Depends on how upset you get over missing that shot....No really, it makes it so much easier to know that your bow is dialed in to what your range finder is saying instead of estimating. Depending on your rig; at 40 yards, 6 or 7 yards difference could mean several inches in drop. If you decide to get one, I would highly recommend one with an angle compensating feature. TBR, ARC, etc....
I've saved a bunch of lost arrows at various 3D ranges by using my rangefinder. It also made me much better at estimating ranges, especially uphill and downhill. With a rangefinder I'm confident and shoot small groups out to 60 yards. Without a rangefinder I pretty much limit myself to 30 yard shots in circumstances where I might lose an arrow. There are other methods to estimate range (pacing, taping etc.) if you shoot from a stand. A rangefinder is much easier.

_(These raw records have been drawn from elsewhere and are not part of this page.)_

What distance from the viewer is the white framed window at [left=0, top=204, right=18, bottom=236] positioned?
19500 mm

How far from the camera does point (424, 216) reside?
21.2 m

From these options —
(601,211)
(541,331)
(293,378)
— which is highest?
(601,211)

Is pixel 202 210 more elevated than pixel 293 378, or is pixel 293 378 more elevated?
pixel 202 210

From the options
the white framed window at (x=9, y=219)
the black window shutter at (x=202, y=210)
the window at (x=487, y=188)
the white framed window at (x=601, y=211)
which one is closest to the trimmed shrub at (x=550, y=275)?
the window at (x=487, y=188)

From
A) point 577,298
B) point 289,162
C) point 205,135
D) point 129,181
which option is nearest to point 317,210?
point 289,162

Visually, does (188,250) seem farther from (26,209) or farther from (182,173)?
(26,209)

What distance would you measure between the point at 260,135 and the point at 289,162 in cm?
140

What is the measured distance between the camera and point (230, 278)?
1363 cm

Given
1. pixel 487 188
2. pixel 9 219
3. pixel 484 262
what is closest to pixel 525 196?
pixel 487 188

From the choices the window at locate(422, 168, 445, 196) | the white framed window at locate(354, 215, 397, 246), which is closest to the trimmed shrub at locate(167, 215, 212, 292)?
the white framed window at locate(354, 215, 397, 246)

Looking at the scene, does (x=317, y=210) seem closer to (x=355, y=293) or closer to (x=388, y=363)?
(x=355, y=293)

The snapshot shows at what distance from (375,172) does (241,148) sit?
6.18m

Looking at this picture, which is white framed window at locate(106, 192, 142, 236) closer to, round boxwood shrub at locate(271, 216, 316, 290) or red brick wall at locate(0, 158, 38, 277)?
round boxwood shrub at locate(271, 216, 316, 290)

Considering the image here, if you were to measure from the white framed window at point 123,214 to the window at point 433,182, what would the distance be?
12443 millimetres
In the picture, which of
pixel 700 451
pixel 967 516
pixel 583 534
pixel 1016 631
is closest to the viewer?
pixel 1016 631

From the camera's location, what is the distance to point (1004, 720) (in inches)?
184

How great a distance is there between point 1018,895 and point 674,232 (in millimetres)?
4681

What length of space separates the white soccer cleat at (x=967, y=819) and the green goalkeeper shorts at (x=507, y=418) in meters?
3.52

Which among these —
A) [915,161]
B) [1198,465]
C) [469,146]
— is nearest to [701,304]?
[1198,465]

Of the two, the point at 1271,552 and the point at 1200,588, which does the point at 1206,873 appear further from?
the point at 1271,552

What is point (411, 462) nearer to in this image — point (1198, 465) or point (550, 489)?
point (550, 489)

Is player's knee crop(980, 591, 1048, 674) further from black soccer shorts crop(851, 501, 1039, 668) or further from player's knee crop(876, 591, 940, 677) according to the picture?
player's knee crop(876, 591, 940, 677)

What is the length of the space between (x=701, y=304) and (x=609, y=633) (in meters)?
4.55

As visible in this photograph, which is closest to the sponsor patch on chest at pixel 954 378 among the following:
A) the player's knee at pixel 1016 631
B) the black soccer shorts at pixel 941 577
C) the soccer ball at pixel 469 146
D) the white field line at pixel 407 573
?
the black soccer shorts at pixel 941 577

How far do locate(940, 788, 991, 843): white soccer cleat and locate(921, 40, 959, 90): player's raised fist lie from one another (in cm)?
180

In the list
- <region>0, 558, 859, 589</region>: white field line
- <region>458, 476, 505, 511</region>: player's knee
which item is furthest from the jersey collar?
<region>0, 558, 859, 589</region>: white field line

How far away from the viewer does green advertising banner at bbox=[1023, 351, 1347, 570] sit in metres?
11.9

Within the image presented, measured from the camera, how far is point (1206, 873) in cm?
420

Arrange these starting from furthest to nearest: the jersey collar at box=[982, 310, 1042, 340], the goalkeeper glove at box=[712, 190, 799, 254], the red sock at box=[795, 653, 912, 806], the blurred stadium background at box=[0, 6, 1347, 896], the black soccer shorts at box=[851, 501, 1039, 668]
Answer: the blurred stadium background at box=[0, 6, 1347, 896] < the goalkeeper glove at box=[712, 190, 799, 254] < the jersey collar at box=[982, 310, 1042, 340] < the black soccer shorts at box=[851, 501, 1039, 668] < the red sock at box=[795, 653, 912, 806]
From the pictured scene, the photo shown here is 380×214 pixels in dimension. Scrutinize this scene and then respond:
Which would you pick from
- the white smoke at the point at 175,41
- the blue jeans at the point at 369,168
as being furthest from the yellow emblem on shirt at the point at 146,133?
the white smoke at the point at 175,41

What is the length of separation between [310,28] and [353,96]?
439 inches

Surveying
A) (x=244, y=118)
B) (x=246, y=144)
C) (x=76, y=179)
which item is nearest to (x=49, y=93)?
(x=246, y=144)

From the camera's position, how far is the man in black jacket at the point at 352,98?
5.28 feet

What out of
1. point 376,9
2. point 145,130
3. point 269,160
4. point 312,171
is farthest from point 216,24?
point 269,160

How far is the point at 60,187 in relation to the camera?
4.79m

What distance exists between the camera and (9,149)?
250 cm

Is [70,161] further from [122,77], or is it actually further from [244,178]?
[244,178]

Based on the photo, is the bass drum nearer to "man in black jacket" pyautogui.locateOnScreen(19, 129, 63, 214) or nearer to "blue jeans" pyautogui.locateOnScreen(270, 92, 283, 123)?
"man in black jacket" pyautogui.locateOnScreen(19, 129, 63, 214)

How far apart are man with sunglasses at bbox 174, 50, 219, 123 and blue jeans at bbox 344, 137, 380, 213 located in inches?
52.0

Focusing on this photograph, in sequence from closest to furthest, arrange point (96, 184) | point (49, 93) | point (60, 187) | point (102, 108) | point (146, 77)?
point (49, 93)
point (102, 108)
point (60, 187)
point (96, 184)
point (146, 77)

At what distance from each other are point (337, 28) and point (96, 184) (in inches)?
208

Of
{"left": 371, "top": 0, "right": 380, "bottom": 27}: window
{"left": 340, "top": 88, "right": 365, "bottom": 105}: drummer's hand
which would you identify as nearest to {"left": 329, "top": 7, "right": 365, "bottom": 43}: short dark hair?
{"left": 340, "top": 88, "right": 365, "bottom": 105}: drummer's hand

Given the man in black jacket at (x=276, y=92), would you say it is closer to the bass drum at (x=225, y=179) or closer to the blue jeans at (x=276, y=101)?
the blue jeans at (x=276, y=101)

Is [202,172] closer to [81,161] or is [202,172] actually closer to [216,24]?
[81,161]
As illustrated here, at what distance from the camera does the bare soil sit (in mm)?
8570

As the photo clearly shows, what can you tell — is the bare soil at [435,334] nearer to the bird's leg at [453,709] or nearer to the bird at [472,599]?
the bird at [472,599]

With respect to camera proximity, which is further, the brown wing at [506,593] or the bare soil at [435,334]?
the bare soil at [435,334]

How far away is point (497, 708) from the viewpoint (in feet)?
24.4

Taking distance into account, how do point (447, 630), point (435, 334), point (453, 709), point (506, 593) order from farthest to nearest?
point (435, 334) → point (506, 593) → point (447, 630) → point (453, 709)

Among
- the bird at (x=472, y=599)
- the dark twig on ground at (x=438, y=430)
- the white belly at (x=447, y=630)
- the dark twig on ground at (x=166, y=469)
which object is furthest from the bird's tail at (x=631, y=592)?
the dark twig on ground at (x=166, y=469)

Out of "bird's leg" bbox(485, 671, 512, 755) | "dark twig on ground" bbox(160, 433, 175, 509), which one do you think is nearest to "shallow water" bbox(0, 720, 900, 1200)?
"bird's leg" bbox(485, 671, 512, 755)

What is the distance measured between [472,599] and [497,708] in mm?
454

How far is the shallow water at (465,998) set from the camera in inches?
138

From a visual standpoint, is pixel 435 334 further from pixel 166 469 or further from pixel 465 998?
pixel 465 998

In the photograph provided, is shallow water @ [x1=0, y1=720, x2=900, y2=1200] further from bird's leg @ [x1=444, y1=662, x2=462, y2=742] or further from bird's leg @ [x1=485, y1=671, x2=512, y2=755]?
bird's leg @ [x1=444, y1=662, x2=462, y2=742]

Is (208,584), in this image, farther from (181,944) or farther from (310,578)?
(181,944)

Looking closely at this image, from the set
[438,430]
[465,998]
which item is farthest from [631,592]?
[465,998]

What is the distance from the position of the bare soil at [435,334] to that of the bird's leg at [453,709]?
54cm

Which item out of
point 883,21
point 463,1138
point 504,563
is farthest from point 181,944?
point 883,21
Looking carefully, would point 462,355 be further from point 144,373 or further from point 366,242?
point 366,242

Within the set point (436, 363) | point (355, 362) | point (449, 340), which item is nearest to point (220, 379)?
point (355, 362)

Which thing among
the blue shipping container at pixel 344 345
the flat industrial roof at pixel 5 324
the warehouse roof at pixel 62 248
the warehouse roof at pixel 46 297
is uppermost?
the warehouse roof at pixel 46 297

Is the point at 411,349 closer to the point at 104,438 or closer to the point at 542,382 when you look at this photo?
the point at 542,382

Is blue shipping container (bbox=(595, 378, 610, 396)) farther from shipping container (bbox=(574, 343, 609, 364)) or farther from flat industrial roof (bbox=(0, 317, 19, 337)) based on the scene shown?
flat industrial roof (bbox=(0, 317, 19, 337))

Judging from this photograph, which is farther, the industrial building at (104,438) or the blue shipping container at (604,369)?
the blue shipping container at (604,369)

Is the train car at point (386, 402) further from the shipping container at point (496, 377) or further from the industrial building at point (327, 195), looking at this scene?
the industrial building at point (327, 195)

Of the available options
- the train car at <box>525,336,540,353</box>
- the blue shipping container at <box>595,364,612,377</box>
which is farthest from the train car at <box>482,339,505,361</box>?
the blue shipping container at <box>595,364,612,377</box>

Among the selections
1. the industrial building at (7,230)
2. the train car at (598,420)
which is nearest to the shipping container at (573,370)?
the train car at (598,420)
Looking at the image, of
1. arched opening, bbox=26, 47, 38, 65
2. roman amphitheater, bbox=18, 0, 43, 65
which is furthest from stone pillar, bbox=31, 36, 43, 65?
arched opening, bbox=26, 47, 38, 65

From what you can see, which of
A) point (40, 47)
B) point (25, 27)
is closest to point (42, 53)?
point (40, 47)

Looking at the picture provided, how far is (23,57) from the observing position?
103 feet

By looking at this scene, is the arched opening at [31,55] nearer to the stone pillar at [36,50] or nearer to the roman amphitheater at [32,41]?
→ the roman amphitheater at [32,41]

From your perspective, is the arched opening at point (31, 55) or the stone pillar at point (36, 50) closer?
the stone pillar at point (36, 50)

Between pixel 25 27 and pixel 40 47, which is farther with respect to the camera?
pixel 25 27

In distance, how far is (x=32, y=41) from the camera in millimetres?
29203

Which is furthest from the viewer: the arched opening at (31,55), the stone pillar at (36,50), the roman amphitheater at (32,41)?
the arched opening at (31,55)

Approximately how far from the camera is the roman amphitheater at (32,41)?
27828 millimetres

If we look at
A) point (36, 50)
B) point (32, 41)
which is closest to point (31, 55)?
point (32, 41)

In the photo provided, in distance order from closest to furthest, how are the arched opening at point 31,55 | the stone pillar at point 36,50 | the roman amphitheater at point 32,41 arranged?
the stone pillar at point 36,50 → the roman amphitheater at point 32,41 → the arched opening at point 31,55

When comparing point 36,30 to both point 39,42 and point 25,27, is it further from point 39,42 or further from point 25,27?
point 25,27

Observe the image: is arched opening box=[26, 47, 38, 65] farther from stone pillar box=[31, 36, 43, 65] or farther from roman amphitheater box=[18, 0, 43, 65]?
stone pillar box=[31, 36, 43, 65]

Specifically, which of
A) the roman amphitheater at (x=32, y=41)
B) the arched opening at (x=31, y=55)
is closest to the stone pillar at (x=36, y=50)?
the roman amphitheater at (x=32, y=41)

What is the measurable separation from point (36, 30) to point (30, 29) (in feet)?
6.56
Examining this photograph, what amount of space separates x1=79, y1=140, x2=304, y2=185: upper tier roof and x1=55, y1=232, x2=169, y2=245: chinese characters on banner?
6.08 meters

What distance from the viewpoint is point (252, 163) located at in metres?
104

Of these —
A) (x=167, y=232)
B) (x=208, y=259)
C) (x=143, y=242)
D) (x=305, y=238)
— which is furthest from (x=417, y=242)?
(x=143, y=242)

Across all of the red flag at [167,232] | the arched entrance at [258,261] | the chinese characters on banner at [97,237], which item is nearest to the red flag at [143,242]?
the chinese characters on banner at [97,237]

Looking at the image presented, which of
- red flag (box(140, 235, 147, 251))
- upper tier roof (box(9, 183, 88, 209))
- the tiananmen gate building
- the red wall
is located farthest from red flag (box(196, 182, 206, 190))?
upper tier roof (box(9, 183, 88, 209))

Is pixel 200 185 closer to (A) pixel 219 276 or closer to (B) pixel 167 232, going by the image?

Shooting a bow at 40-50 yards isn't the same as 10-20 yards, At 20 yards you can be 5-10 yards off and still hit your target. You can't get away with that at 40-50! Knowing your yardage is the most important aspect of making a good shot!
I personally think a rangefinder is more important than binoculars. At any range I would concider a shot with a bow I can see fine with the naked eye, but knowing the range I'm shooting at gives me confidence and increases my chances of making a clean kill.